Smoothed Map of the GDP per Capita

In this case, the potential GDP per capita is computed on a regular grid.

# Compute the potentials of population on a regular grid (50km span)
# function = exponential, beta = 2, span = 75 km
poppot <- stewart(knownpts = nuts3.spdf, 
                  varname = "pop2008", 
                  typefct = "exponential", 
                  span = 75000, 
                  beta = 2, 
                  resolution = 50000, 
                  mask = nuts0.spdf, 
                  returnclass = "sf")
## Warning: stewart(), rasterStewart(), plotStewart(), quickStewart(), isopoly(),
## mcStewart() and smoothy() are deprecated. Use 'potential' package for all
## potential-related functions.
# Compute the potentials of GDP on a regular grid (50km span)
# function = exponential, beta = 2, span = 75 km
gdppot <- stewart(knownpts = nuts3.spdf, 
                  varname = "gdppps2008", 
                  typefct = "exponential", 
                  span = 75000, 
                  beta = 2, 
                  resolution = 50000, 
                  mask = nuts0.spdf, 
                  returnclass = "sf")
## Warning: stewart(), rasterStewart(), plotStewart(), quickStewart(), isopoly(),
## mcStewart() and smoothy() are deprecated.

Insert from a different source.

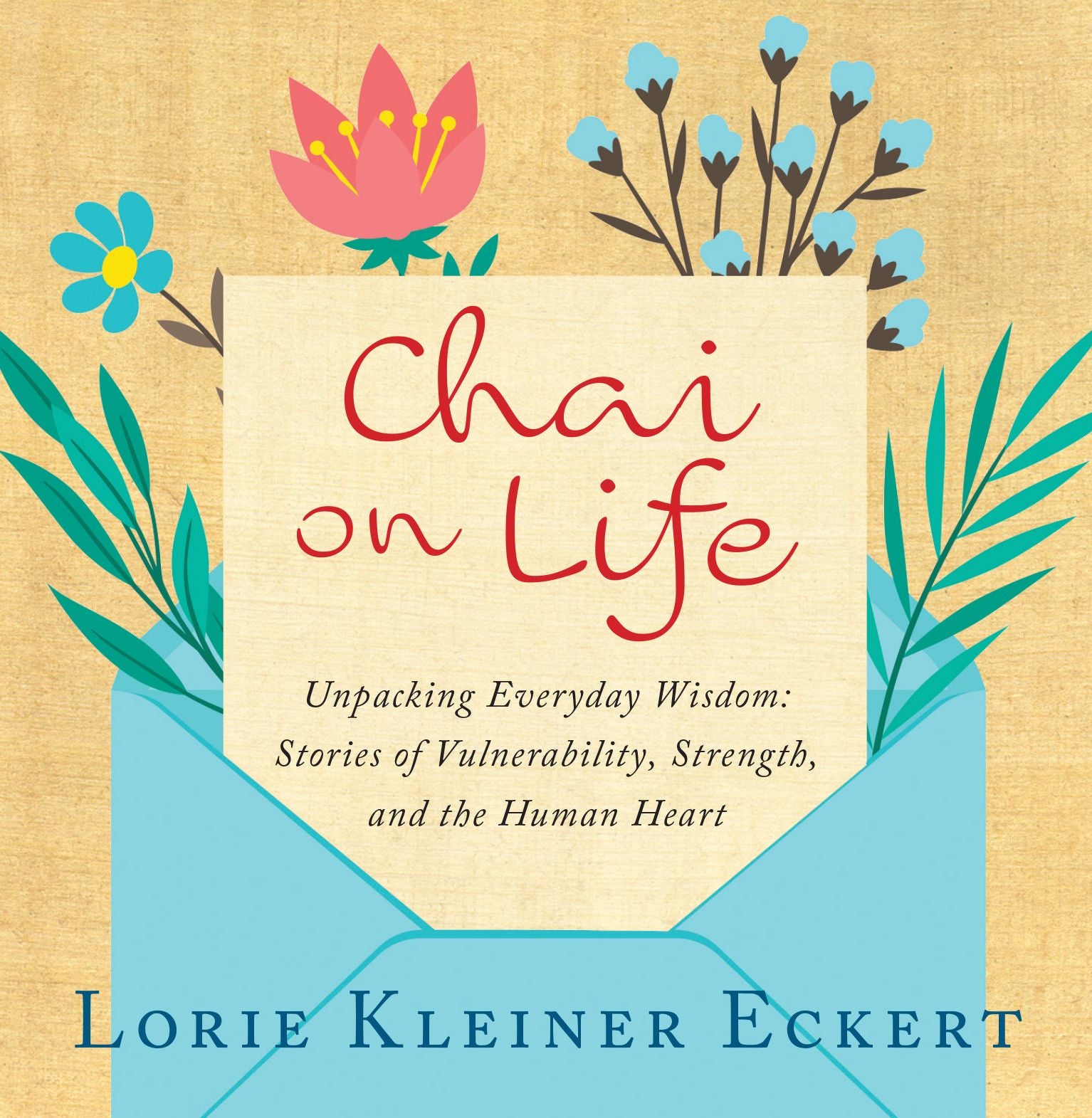 Chai on Life: Unpacking Everyday Wisdom: Stories of Vulnerability, Strength, and the Human Heart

Use 'potential' package for all
## potential-related functions.
# Create the ratio variable
poppot$OUTPUT2 <- gdppot$OUTPUT * 1e6 / poppot$OUTPUT

# Create an isopleth layer
pot <- isopoly(x = poppot, var = "OUTPUT2",
               breaks = bv, 
               mask = nuts0.spdf, 
               returnclass = "sf")

# Get breaks values
bv3 <- sort(c(unique(pot$min), max(pot$max)), decreasing = FALSE)

# Draw the map
par <- par(mar = c(0,0,1.2,0))

# Draw the basemap
plot(nuts0.spdf, add = F, border = NA, bg = "#cdd2d4")
plot(world.spdf, col = "#f5f5f3ff", border = "#a9b3b4ff", add = TRUE)

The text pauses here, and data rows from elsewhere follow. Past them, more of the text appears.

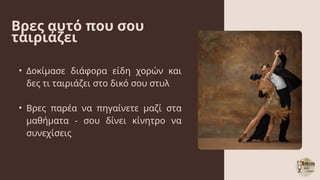 Βρες αυτό που σου
ταιριάζει
• Δοκίμασε διάφορα είδη χορών και
δες τι ταιριάζει στο δικό σου στυλ
• Βρες παρέα να πηγαίνετε...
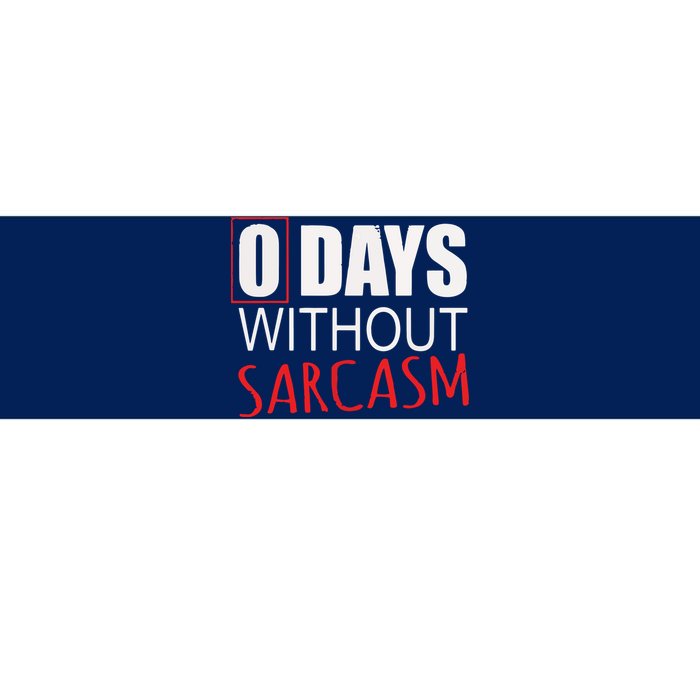 0 Days Without Sarcasm Funny Sarcastic Lovers Bumper Sticker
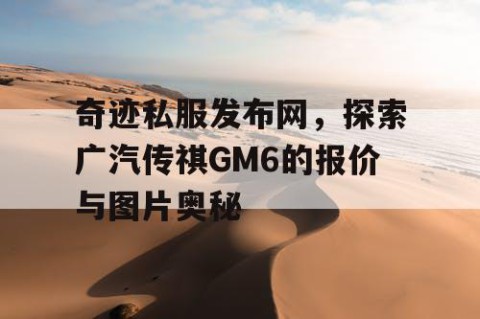 奇迹私服发布网,探索广汽传祺GM6的报价与图片奥秘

# Map the potential GDP per Capita
choroLayer(x = pot, var = "center", 
           legend.pos = "topright",
           breaks = bv3, col = pal, add=T, 
           border = NA, lwd = 0.2,
           legend.title.txt = "Potential\nGDP per capita",
           legend.values.rnd = -2)
plot(nuts0.spdf, add=T, lwd = 0.5, border = "grey30")
plot(world.spdf, col = NA, border = "#7DA9B8", add=T)

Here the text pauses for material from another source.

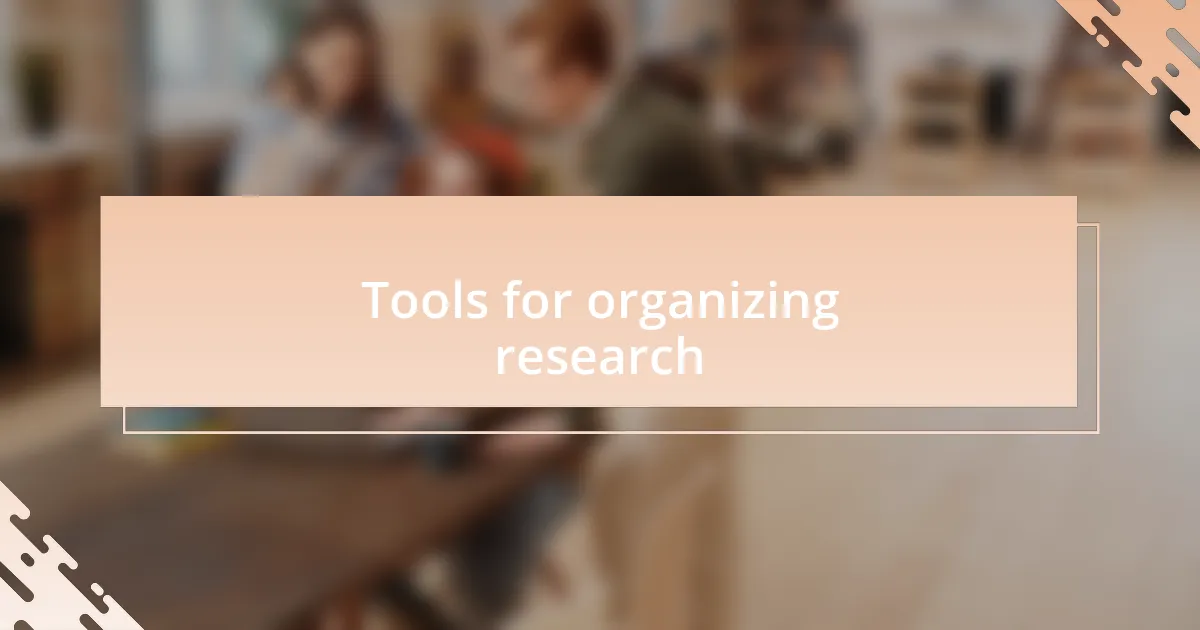 Tools for organizing research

# Set a text to explicit the function parameters
text(x = 6271272, y = 3743765, 
     labels = "Distance function:\n- type = exponential\n- beta = 2\n- span = 75 km", 
     cex = 0.8, adj = 0, font = 3)

# Set a layout
layoutLayer(title = "Wealth Inequality in Europe", 
            sources = "Basemap: UMS RIATE, 2015 - Data: Eurostat, 2008", 
            author = "T. Giraud, 2015")

par(opar)

Unlike the previous maps, this one doesn’t keep the initial territorial division to give a smoothed picture of the spatial patterns of wealth in Europe. The result is easy to read and can be considered as a bypassing of the Modifiable Areal Unit Problem (MAUP).